La sofferenza va lasciata andare e non trattenuta. Dobbiamo esserne coscienti, vedendo la sofferenza e non identificandosi con la sofferenza. C’è un problema, bisogna riconoscerlo, ma senza identificarsi altrimenti tutto diventa confuso. Bisogna distinguere tra: i miei problemi /sofferenza ed i miei pensieri sulla mia sofferenza   altrimenti tutto nello stesso calderone porta ad ulteriori pensieri deleteri con critica e giudizio.

Quando siamo colpiti dalla sofferenza il primo istinto è che vogliamo eliminarla. Arriva il problema e ce ne dobbiamo sbarazzare più in fretta possibile. Vogliamo essere contornati solo da cose belle e neghiamo a noi stessi che esiste la sofferenza, la noia, la vecchiaia. Viviamo continuamente negando queste realtà e quando accadono fatti che ce le fanno incontrare non siamo pronti.

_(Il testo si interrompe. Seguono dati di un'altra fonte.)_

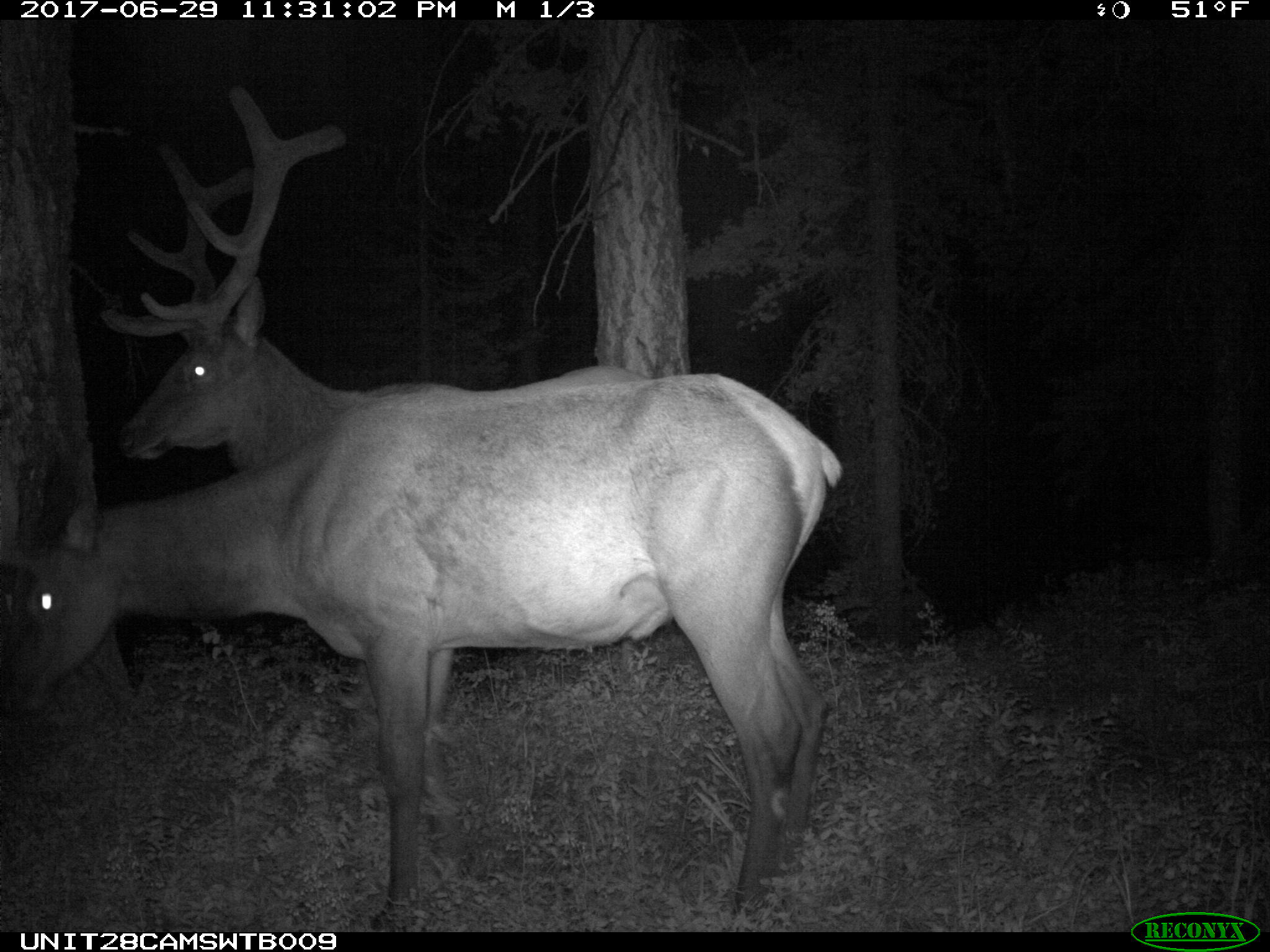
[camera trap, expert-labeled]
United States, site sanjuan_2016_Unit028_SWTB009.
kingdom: Animalia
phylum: Chordata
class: Mammalia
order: Artiodactyla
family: Cervidae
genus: Cervus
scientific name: Cervus elaphus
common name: red deer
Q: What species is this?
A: Cervus elaphus (red deer).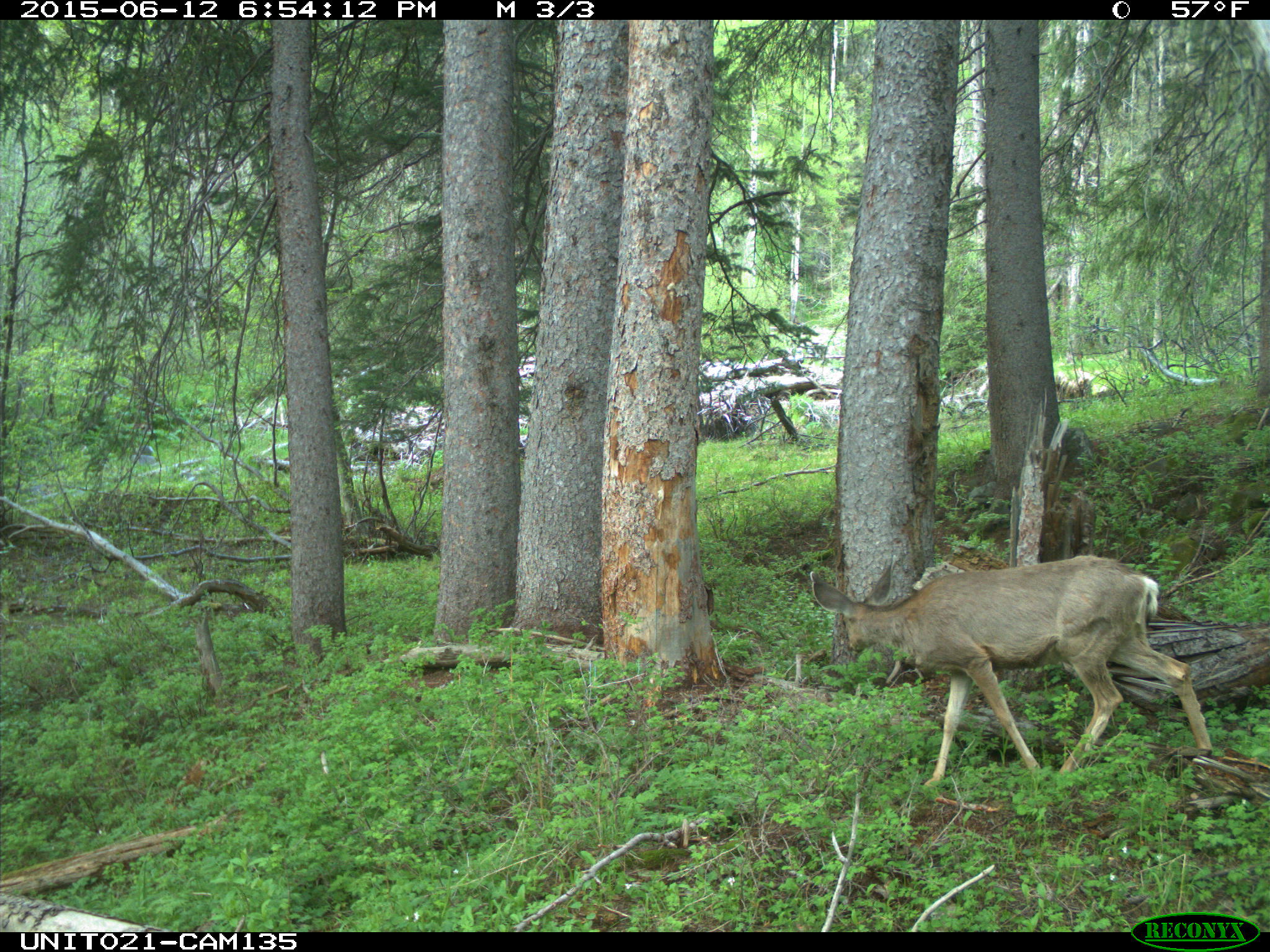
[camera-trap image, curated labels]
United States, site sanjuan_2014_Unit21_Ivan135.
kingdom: Animalia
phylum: Chordata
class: Mammalia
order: Artiodactyla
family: Cervidae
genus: Odocoileus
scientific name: Odocoileus hemionus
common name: mule deer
Odocoileus hemionus (mule deer).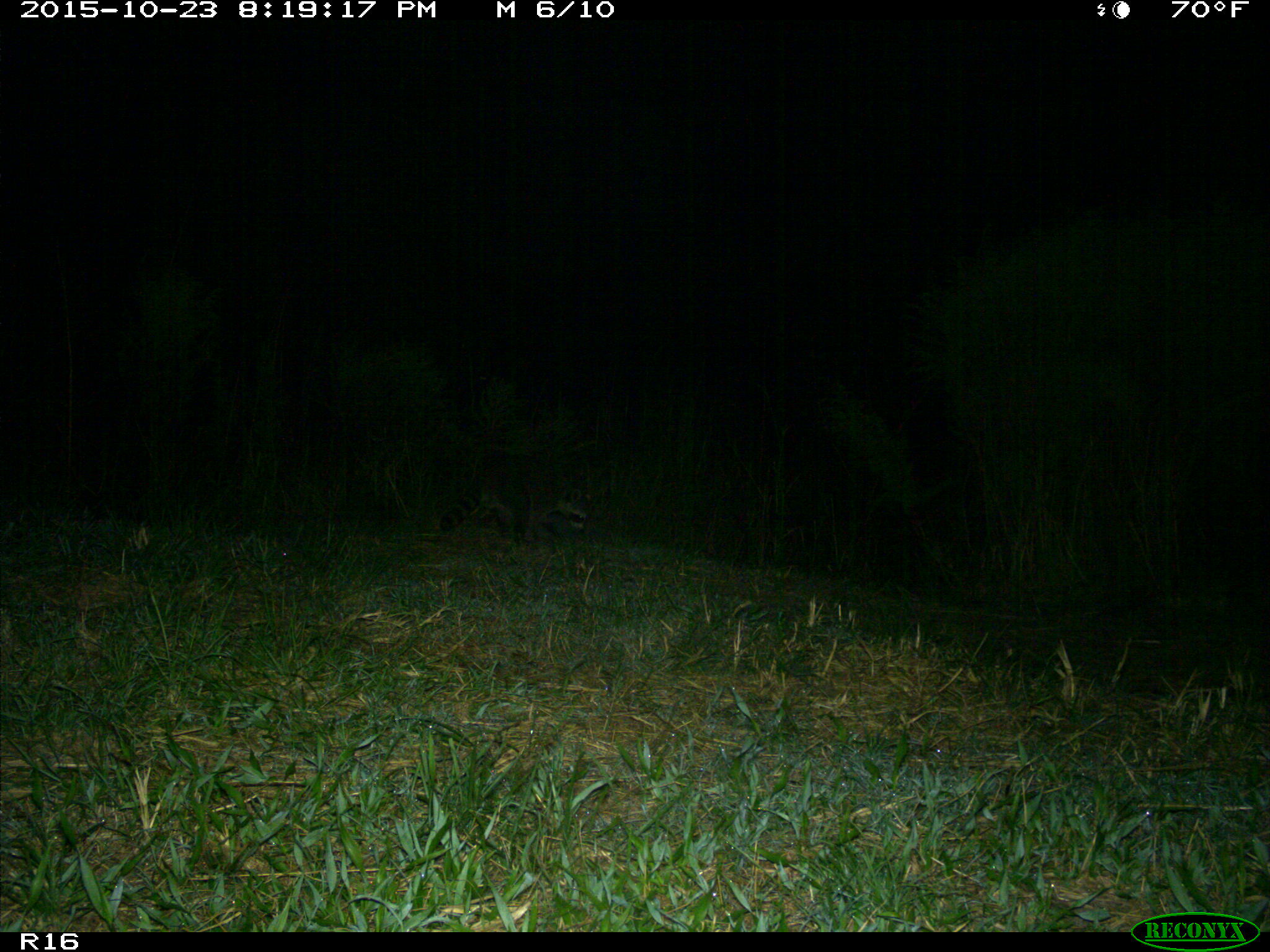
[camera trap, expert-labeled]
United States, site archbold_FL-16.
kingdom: Animalia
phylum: Chordata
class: Mammalia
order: Carnivora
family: Procyonidae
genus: Procyon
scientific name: Procyon lotor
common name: common raccoon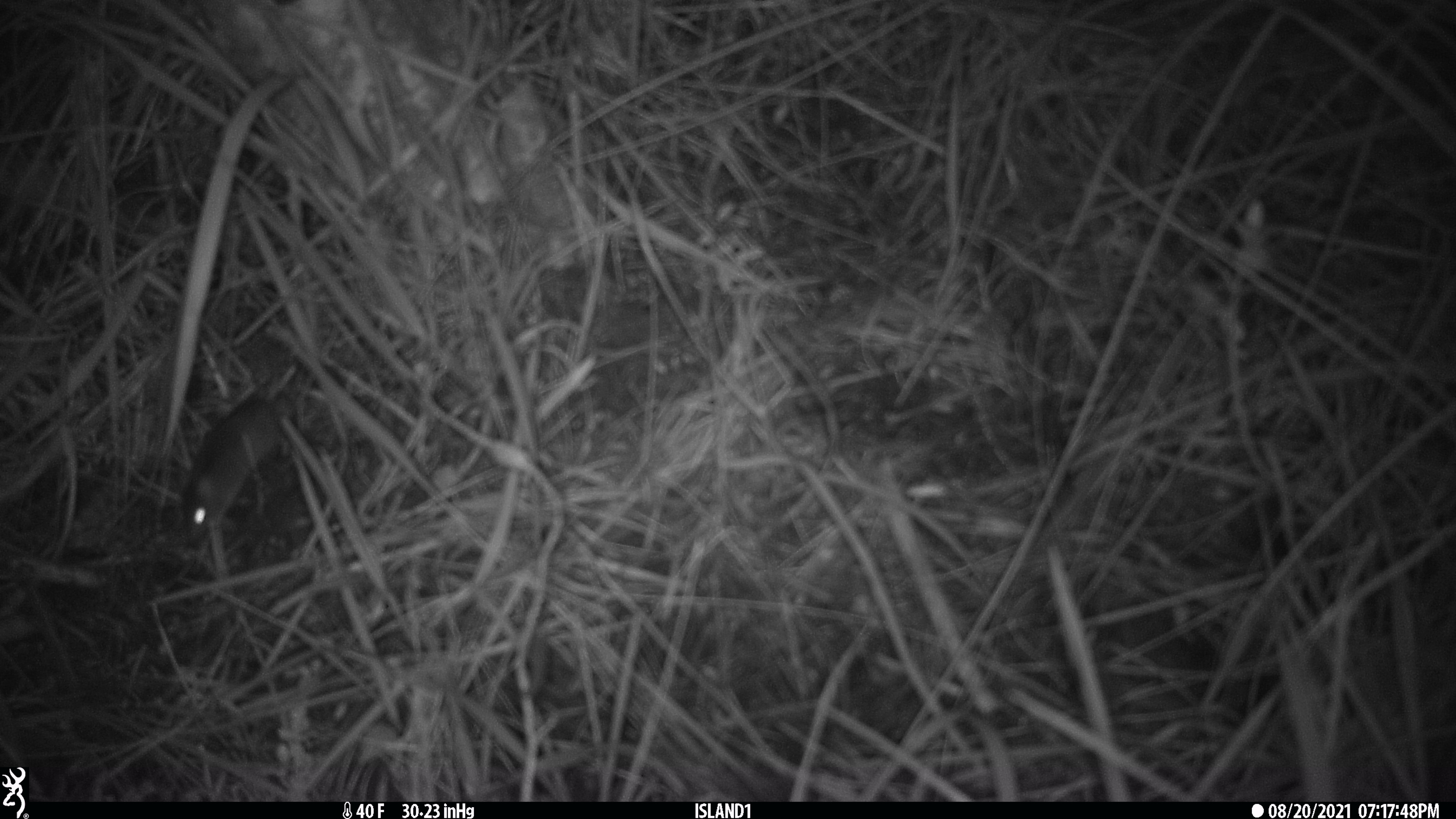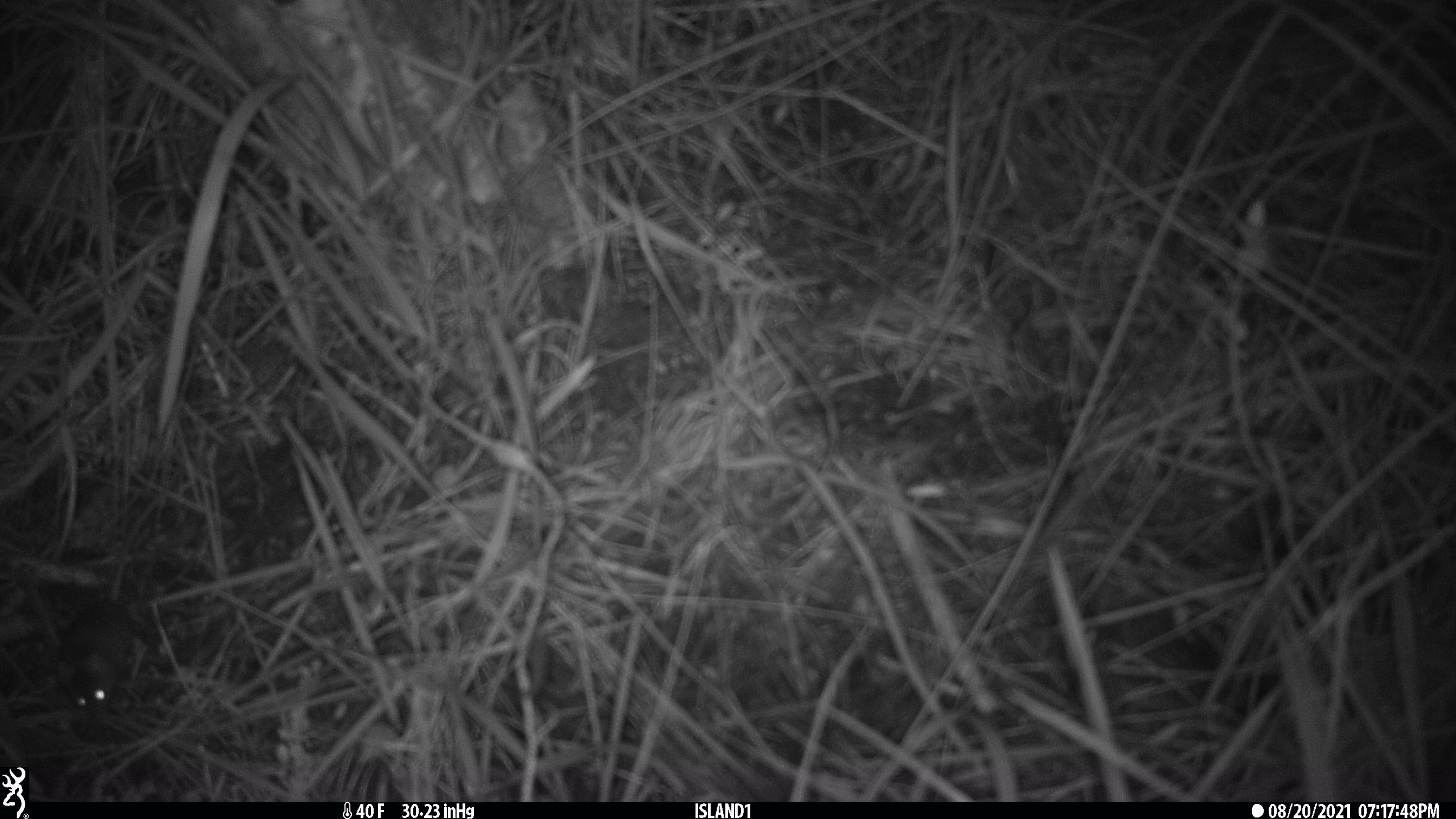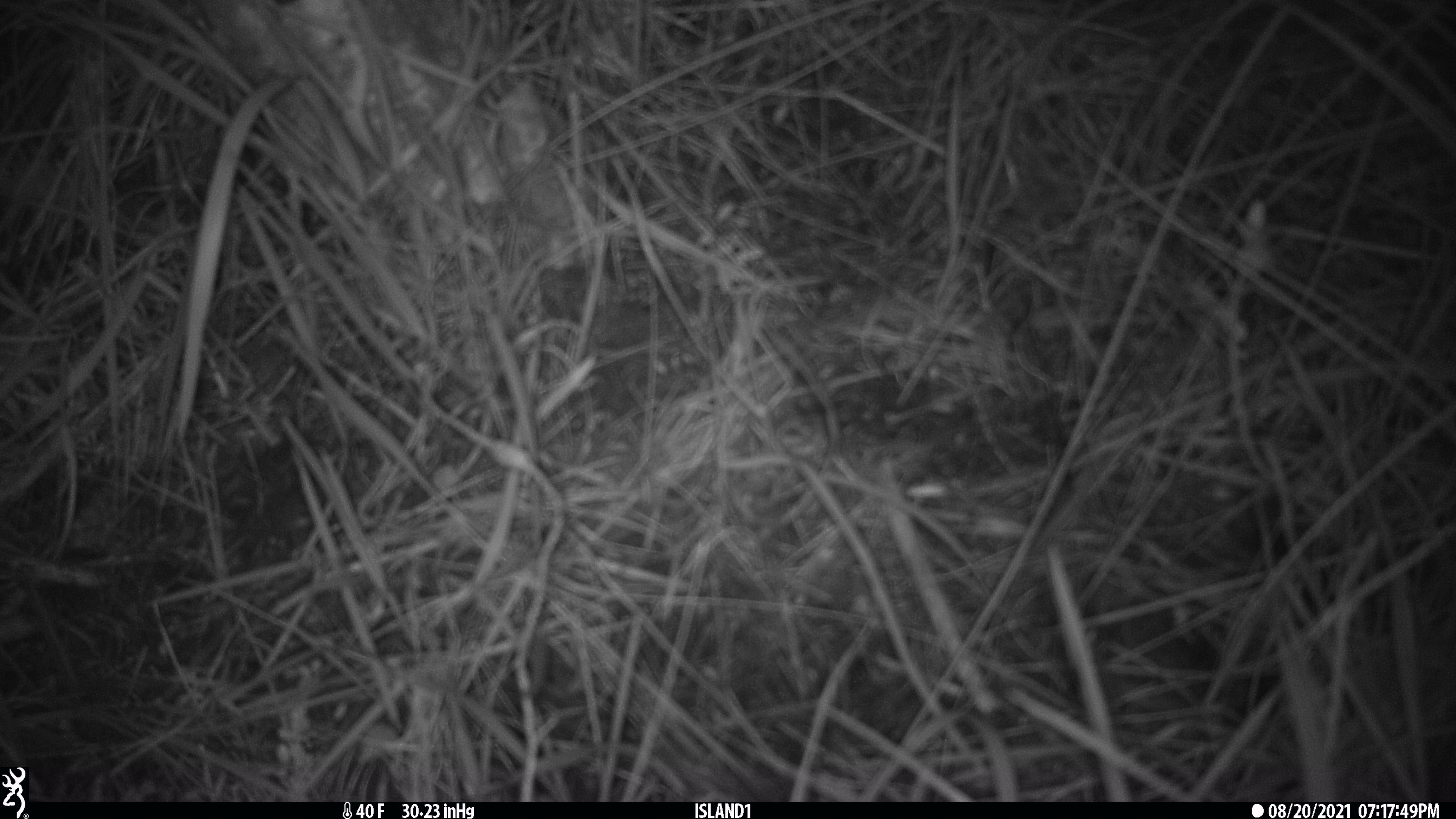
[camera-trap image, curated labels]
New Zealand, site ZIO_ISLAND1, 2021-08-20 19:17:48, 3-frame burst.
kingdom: Animalia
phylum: Chordata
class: Mammalia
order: Rodentia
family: Muridae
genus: Mus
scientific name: Mus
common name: mouse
Mouse (Mus).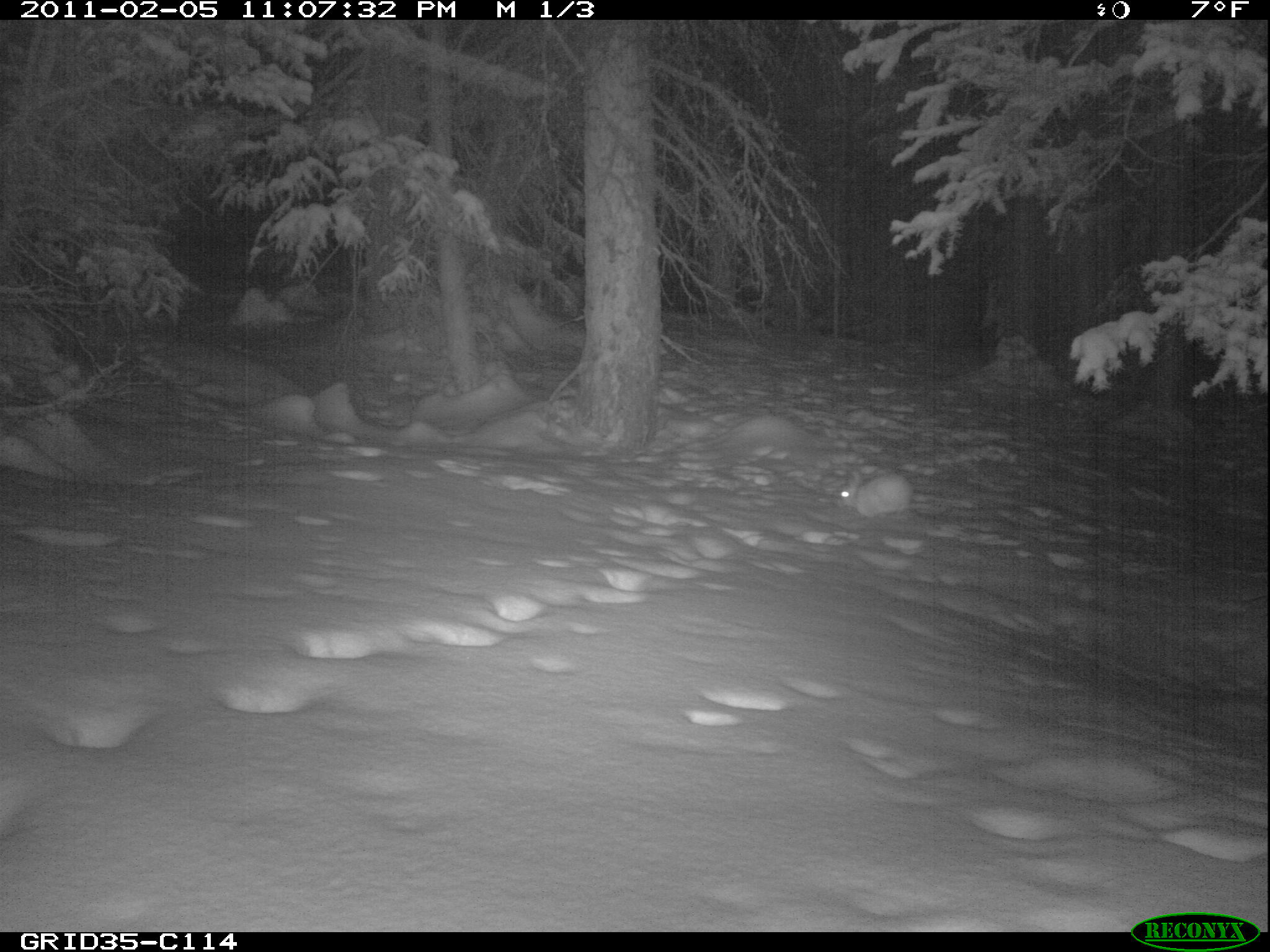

Bisogna imparare a guardare la sofferenza ad accettarla: con-prendere. Spesso tendiamo a dare la colpa ad altri della nostra sofferenza. E’ possibile che oggi come in passato qualcuno ci abbia arrecato danno e dolore, ma il pensiero che sta dietro spesso non è la sofferenza, ma l’odio o la rabbia. In una giornata sono mille le cose che ci danno “urto” . Cose assolutamente innocue del genere: come parla una persona, come cammina o come ci guarda. Quella persona di fatto non ci ha fatto alcun male, eppure ci stiamo soffrendo.

Questo è un esempio in cui la sofferenza per un pensiero o un’azione deve essere distinta! A volte soffriamo per cose che sono solo nella nostra testa e quella persona che parlava, guardava  o camminava magari non ci ha neanche visto.

E’ importate riflettere sulle cose che suscitano in noi indignazione o rabbia e chiedersi: ma c’è davvero qualcosa di sbagliato? Molte volte siamo noi stessi causa della nostra sofferenza perché non distinguiamo gli stati interni dalla reale situazione esterna. Riusciamo a creare processi così complicati e tornate lì con i pensieri e a specularci sopra fino a farli diventare insopportabili. Si rimuginano pensieri ed azioni correlate e si giudicano. Questo modo di fare riporta sempre alla sofferenza da cui noi stessi non ci permettiamo di uscirne. Nella cultura occidentale abbiamo da una parte la cultura del piacere che porta ad una ricerca del piacere fine a se stesso e a negare le sofferenze e da un’altra parte la cultura religiosa che dice che per raggiungere qualsiasi soddisfazione dobbiamo fare sacrifici e soffrire!

Come uscire da questo loop? Dobbiamo riuscire ad essere consapevoli delle varie situazioni della vita nella loro interezza e nei loro opposti : eccitazione e noia, vita e morte, piacere e dolore, speranza e disperazione…

Dovremmo apprezzare e gioire alla vita con le sue innumerevoli sorprese con la stessa intensità in cui soffriamo in caso di malattia solo così c’è un equilibrio. Invece diamo per scontate le cose di tutti i giorni e ci disperiamo quando queste non ci sono; in questo non c’’è equilibrio, ma profonda tristezza e sensazione di vuoto. Spesso ci complichiamo la vita con pensieri altamente critici verso noi stessi e le nostre incapacità. Diamo precedenza ai dovrei ed ai non dovrei, ma non ci ascoltiamo mai veramente per capire di cosa abbiamo davvero bisogno per essere felici. A volte ci diamo rispose semplicistiche o diamo colpa agli altri per nostre scelte ed anche questo ci riempie di rabbia e sofferenza. Mantenendo vecchi schemi mentali si rimane risucchiati in un vortice inutilmente doloroso che non ci fa né gioire né vedere le cose positive che ci accadono.

Alcune cose accadono, perchè accadono ed i pensieri non possono diventare ossessioni perché questi ci impediscono poi di lasciare andare.